Hay que hablarles con absoluto respeto, mejor si es con cariño, por supuesto con paciencia y consideración. Hay que mostrar carácter y personalidad, la de quien sabe lo que dice y lo que está haciendo en clase, alguien que disfruta estando con ellos y que no se pretende superior de forma insolente y prepotente; todos somos personas.
Lógicamente, hay que ceñirse al programa que se debe explicar, salvo ocasionales observaciones que puedan resultar divertidas o ilustrativas. Hay que ofrecer contexto y perspectiva, fomentar el imprescindible hábito de razonar y cuestionar (lo que supone no temer a las dudas razonables sobre aquello que se relata), aprender a desechar lo irrelevante y lo redundante, trabajar con esmero la habilidad de calcular con corrección. Y esto día tras día, en un ambiente de trabajo y de holgura, adoptando unos minutos de descanso; unos diez minutos cada hora, recomienda la UNESCO.
Se trata de promover la madurez personal y elevar los niveles de rigor intelectual, lo que comporta un incremento de equilibrio y serenidad. Importa promover que la clase se constituya de facto en un equipo de trabajo, estimularla a compartir y no a competir estúpidamente entre sí. Y, a la vez, valorar el saber estar solos pensando lo que hacen. En un entorno así se puede aspirar a superarse con esperanza de lo mejor. Los efectos no pueden ser fulminantes, pero es el método a seguir para llegar a buen puerto.
Se debe volver a aprender a leer, entendiendo y relacionando. Los estudiantes han de saberse atendidos y escuchados, de este modo se les puede exigir que intenten comprender y escuchar a su vez. Hay que ser generosos y reconocer públicamente algunas de sus mejoras y avances, por leves que sean.
En general, los niveles de preparación de los estudiantes se han reducido enormemente con respecto a anteriores promociones. Es innegable. Sin embargo, ante este panorama hay que abstraerse y no cansarse de alentar continuamente hacia lo mejor. Es posible y es necesario hacerles saber que les reconozco como capaces y dignos. Llevar al aula un grado de alegría y confianza que permita la ilusión por saber y mejorar, sin exigencias desmesuradas de perfeccionismo. Llevar al aula la seguridad de que nadie va a ser ridiculizado por los errores que pueda cometer, desactivar ese temor y animarles a aprender de los errores concretos que cometan para corregirse.

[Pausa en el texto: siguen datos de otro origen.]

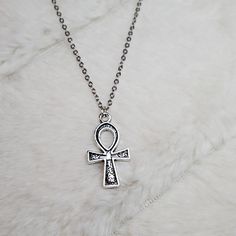 Small Ankh Charm Necklace. Charms Are Approximately 25x14mm. Comes On A 16 Inch Stainless Steel Chain With A Lobster Clasp And 1.5 Inch Extension Chain. #Ankh #Egypt #Cross #Charm #Necklace Spiritual Ankh Necklace With Adjustable Chain, Adjustable Silver Ankh Necklace, Silver Ankh Symbolic Necklace, Nickel-free Ankh Necklace As Gift, Silver Ankh Amulet Necklace, Lime Green Necklace, Cross Charm Necklace, Ankh Necklace, Lucky Charm Necklace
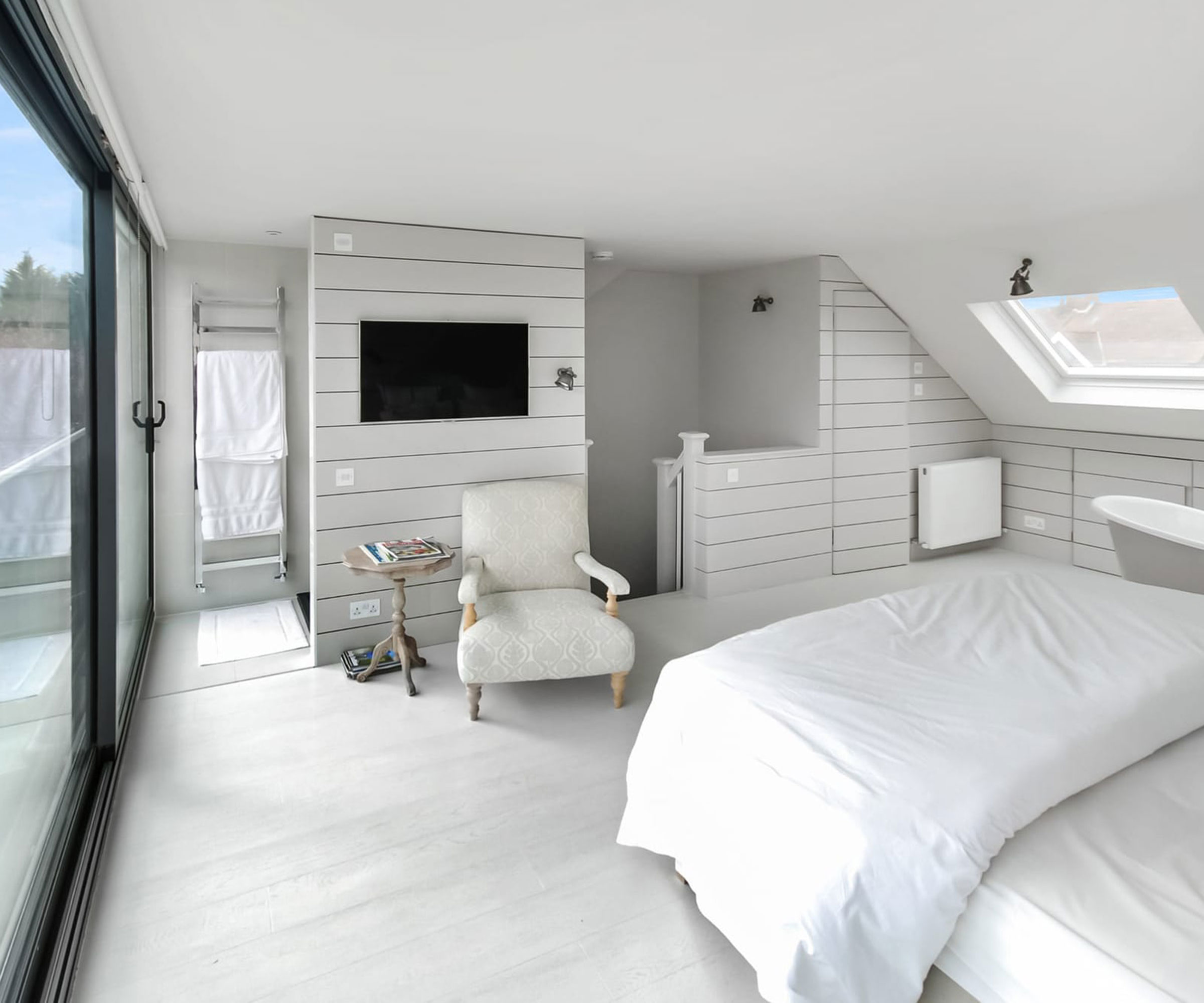 white loft bedroom with freestanding bath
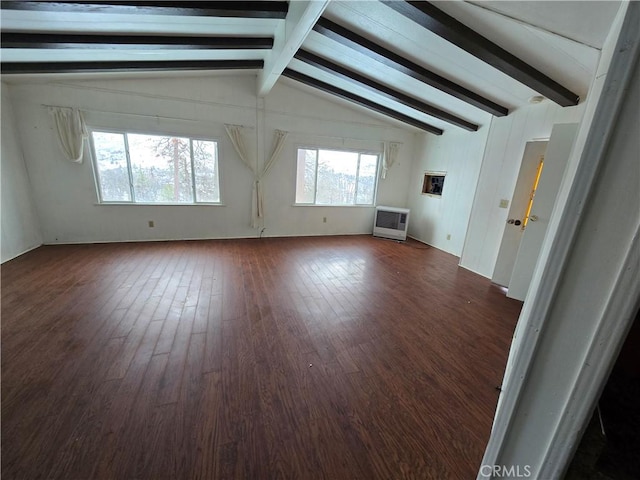 spare room featuring lofted ceiling with beams, heating unit, and dark wood-style floors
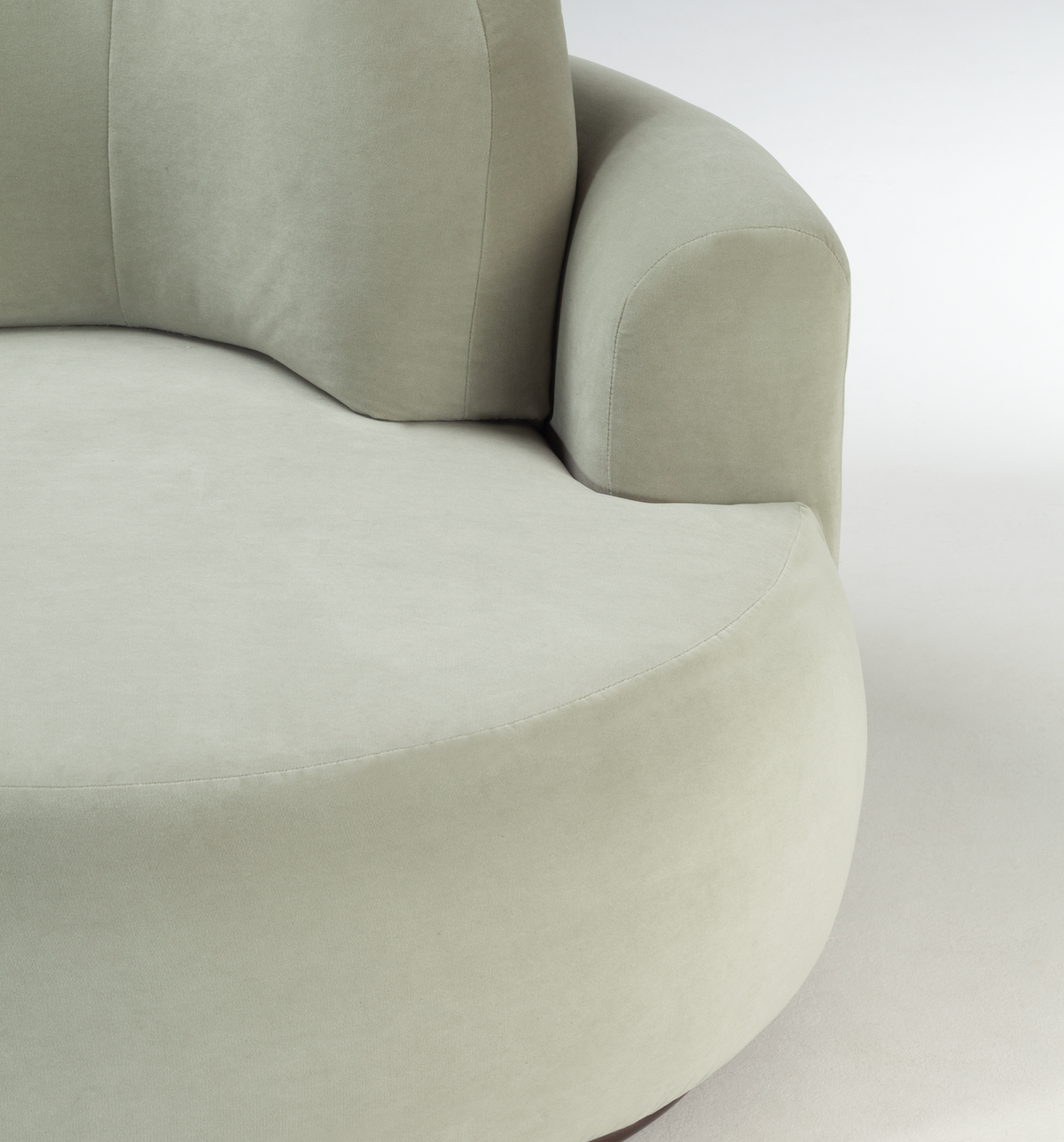 Naked Round Sofa close-up of the curved arm and seat in pale sage velvet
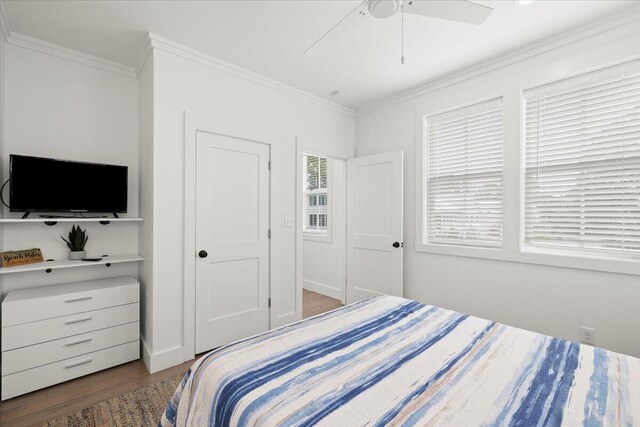 bedroom featuring crown molding, ceiling fan, and hardwood / wood-style floors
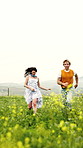 Holiday, running and couple in field with fun, outdoor bonding and happy moment on trip. Laugh, space and people with vacation, romantic relationship and playful connection on countryside getaway.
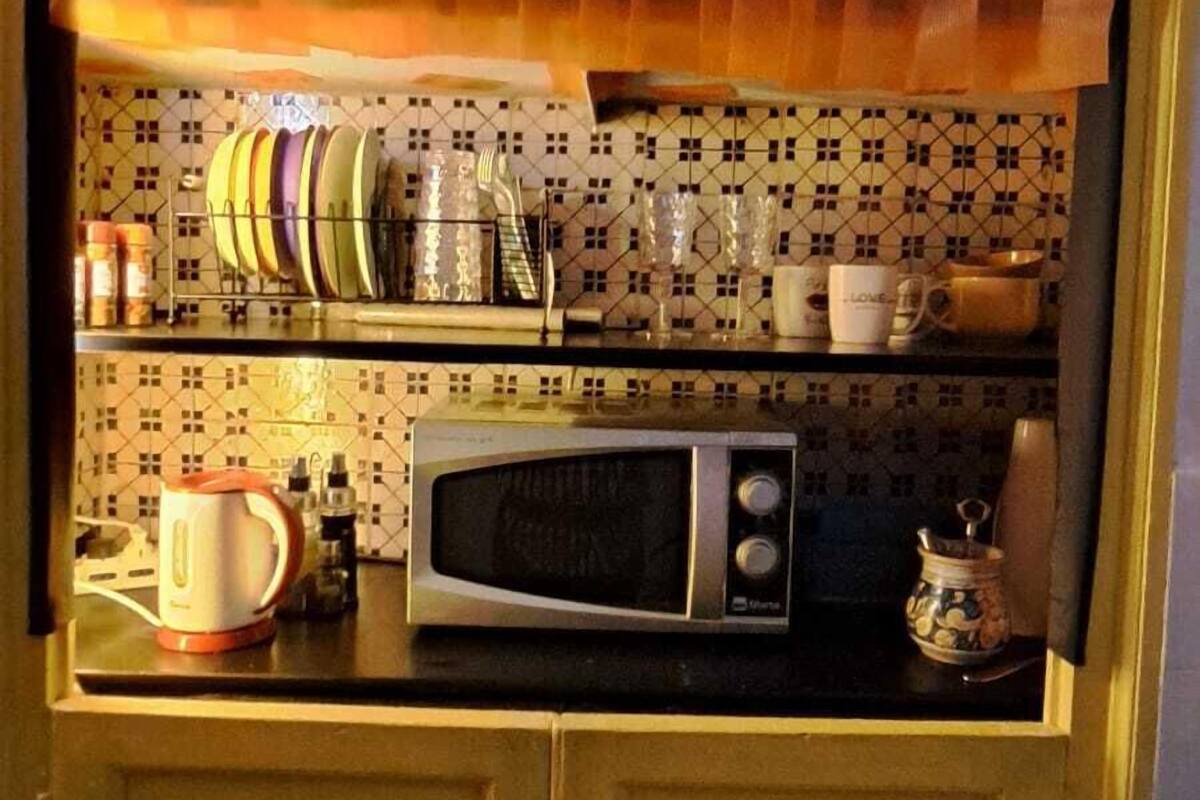 Una cocina compacta con microondas, hervidor y diferentes utensilios de cocina en la encimera.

En psicología se denomina organizacional a una especialidad que se dedica al estudio del comportamiento humano en las organizaciones. Trata de cómo favorecer el bienestar en su interior y mejorar la conducta de sus individuos. Adam Grant es un profesional de este empeño. En su libro Potencial oculto enfoca el interés de que consten las adversidades que cada uno ha debido enfrentar y superar, para que salgan a la superficie. Desde esta lucidez, que nos permite tomar conciencia de lo que nos ha pasado y de lo que podemos hacer, se puede esperar lo mejor de cada cual. No se debe producir clones ni tampoco etiquetar.
Grant considera tres círculos que permiten zonas comunes de confianza. Los denomina de cuidado, familiaridad y credibilidad. La intersección de ellos nos da una región donde, nos dice: Aquí vas a encontrar oro. Donde hay cuidado se quiere lo mejor para ti; donde familiaridad, se te conoce bien; donde credibilidad, se tiene conocimiento relevante de ti.
Cuando sólo hay cuidado y familiaridad, quizá hay equivocación sobre ti, al faltar la relevancia de lo que se procura. Cuando sólo hay familiaridad y credibilidad, quizá falte la voluntad de darte ayuda. Finalmente, cuando sólo hay cuidado y credibilidad, dice Grant que acaso ‘no valga’ en tu caso.
Es un esquema sugerente e ingenioso. Pero cuando entro en clase no pienso para nada en él, sería perder el tiempo y la espontaneidad. Lo tengo absorbido y, en verdad, la activadora de mi actitud es la práctica acumulada. Es evidente que conviene transmitir confianza mostrando aptitud y un cariño que integre y atraiga.